*Exercise text*
╭──

From the Reader’s Digest–“Sonja Lyubomirsky, author of The How of Happiness: A Scientific Approach to Getting the Life You Want (Penguin Press, 2008) has researched the science of happiness for years. Here are her tips to help you cope with a bad economy, and increase your bursts of happiness throughout the day.
1. Avoid Overthinking
2. Practice Acts of Kindness
3. Focus on Your Relationships
4. Pick a Goal
5. Take Care of Your Body
From Positive Self Development: 10 Tips for Practicing Positive Psychology includes a report from Harvard Medical College and suggests the following tips to work more happiness and positive feelings in your life.
1. Forget multitasking—do one thing well at a time
2. Celebrate—don’t rush on to the next thing
3. Slow down—enjoy your daily life
4. Simplify your life—begin by decluttering your environment
5. Listen to relaxing music
Selena at Blissfully You suggests that in order to be happy right now, we: (1) get nuts (to eat), (2) go, go, go (raise your heart rate), and (3) get together (with the person who cheers you up the most).
Keep a Good Things Notebook on Your Desk is a great suggestion. In another post I wrote how I had to make a cardstock bright cut-out of the things that make me happy. I called it my Good Feelings Action List.

╰──

*Required tasks*
[1] From the happiness tips, reproduce word for word everything from "From the Reader’s" down to "throughout the day.".
[2] In the happiness tips, what name did the writer give the cardstock cut-out of things that bring happiness?
[3] Write the next part of the happiness tips, beginning after the last sentence given.

Collected data entries:

╭──

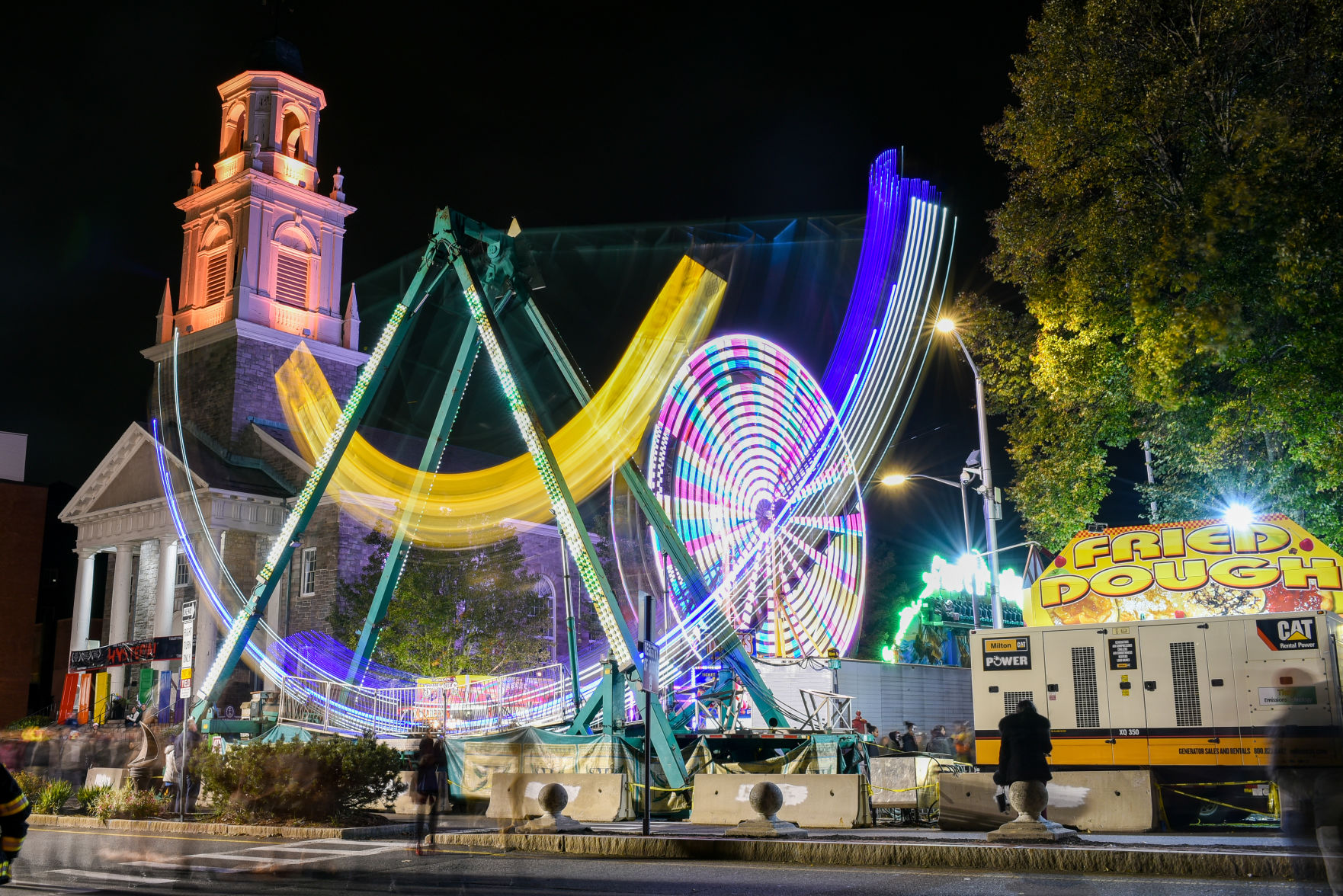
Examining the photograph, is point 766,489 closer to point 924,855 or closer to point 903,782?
point 903,782

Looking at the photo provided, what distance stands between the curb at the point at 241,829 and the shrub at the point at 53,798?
1314mm

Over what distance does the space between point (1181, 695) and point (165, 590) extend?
4366 centimetres

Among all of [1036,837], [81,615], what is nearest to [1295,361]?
[1036,837]

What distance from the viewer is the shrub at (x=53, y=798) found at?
22.1m

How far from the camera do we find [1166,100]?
1870cm

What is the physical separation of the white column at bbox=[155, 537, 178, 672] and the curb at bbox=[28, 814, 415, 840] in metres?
30.9

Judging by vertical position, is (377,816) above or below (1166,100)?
below

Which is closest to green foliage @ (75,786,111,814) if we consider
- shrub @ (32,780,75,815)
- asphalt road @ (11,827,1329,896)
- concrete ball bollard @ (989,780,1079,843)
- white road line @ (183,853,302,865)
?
shrub @ (32,780,75,815)

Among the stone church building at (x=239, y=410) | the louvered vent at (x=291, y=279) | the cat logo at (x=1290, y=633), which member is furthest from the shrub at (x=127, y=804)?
the louvered vent at (x=291, y=279)

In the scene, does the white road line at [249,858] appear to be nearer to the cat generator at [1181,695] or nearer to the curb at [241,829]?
the curb at [241,829]

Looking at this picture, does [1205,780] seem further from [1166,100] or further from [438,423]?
[438,423]

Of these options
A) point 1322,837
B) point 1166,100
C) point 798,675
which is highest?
point 1166,100

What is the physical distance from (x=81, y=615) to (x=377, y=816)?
4191 cm

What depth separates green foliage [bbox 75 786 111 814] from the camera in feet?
71.5
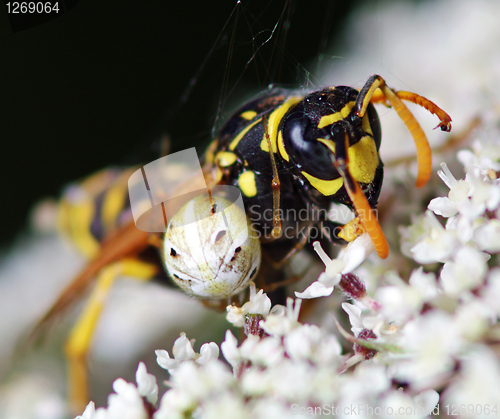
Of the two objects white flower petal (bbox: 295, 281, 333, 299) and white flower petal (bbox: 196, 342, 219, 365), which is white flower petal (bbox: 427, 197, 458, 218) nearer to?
white flower petal (bbox: 295, 281, 333, 299)

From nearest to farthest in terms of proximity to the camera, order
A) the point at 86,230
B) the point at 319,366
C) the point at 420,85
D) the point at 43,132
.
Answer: the point at 319,366, the point at 86,230, the point at 420,85, the point at 43,132

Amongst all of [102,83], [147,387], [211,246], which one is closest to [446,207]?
[211,246]

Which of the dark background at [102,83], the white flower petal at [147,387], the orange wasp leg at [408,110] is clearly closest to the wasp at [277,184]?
the orange wasp leg at [408,110]

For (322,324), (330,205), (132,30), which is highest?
(132,30)

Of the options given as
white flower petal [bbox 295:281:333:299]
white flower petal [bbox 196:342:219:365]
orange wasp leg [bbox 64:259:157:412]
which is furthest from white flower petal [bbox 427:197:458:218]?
orange wasp leg [bbox 64:259:157:412]

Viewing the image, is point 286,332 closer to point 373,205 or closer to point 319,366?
point 319,366

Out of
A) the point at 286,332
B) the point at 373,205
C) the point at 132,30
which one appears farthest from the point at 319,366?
the point at 132,30

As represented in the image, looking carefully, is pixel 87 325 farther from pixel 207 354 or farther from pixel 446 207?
pixel 446 207
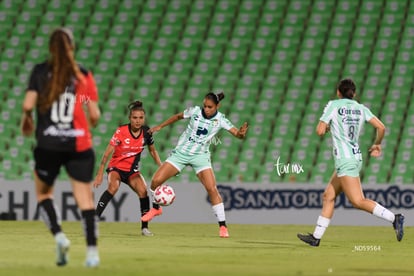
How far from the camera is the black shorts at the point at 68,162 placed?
8.81 metres

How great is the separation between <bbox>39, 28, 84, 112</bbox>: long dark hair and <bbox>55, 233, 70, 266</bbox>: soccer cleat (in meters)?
1.09

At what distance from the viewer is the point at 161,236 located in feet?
49.2

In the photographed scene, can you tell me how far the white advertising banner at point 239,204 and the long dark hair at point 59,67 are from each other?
11024 mm

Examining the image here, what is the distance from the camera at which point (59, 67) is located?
8.62m

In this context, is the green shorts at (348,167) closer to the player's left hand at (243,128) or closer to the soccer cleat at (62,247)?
the player's left hand at (243,128)

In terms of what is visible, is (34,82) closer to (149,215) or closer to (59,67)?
(59,67)

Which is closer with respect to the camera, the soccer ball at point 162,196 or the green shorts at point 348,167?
the green shorts at point 348,167

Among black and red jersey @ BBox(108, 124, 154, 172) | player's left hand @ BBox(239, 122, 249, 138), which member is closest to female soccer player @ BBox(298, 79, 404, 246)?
player's left hand @ BBox(239, 122, 249, 138)

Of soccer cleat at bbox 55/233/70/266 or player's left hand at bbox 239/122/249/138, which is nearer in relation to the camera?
soccer cleat at bbox 55/233/70/266

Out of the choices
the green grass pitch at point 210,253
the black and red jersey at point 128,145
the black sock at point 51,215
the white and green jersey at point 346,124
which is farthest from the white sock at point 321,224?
the black sock at point 51,215

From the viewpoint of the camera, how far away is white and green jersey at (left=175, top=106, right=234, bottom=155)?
14.9 metres

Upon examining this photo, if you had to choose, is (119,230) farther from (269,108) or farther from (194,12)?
(194,12)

╰──

*Task-by-task results*
[1]
From the Reader’s Digest–“Sonja Lyubomirsky, author of The How of Happiness: A Scientific Approach to Getting the Life You Want (Penguin Press, 2008) has researched the science of happiness for years. Here are her tips to help you cope with a bad economy, and increase your bursts of happiness throughout the day.

[2] The Good Feelings Action List.

[3]
Finally, a reprint of a quotation from Rousseau’s autobiography, Reveries of a Solitary Walker, as included in a post by Kathy Kattenburg entitiled “What Is Happiness?” that she wrote for The Moderate Voice.
“If there is a state where the soul can find a resting-place secure enough to establish itself and concentrate its entire being there, with no need to remember the past or reach into the future, where time is nothing to it, where the present runs on indefinitely but this duration goes unnoticed, with no sign of the passing of time, and no other feeling of deprivation or enjoyment, pleasure or pain, desire or fear than the simple feeling of existence, a feeling that fills our soul entirely, as long as this state lasts, we can call ourselves happy, not with a poor, incomplete and relative happiness such as we find in the pleasures of life, but with a sufficient, complete and perfect happiness which leaves no emptiness to be filled in the soul.”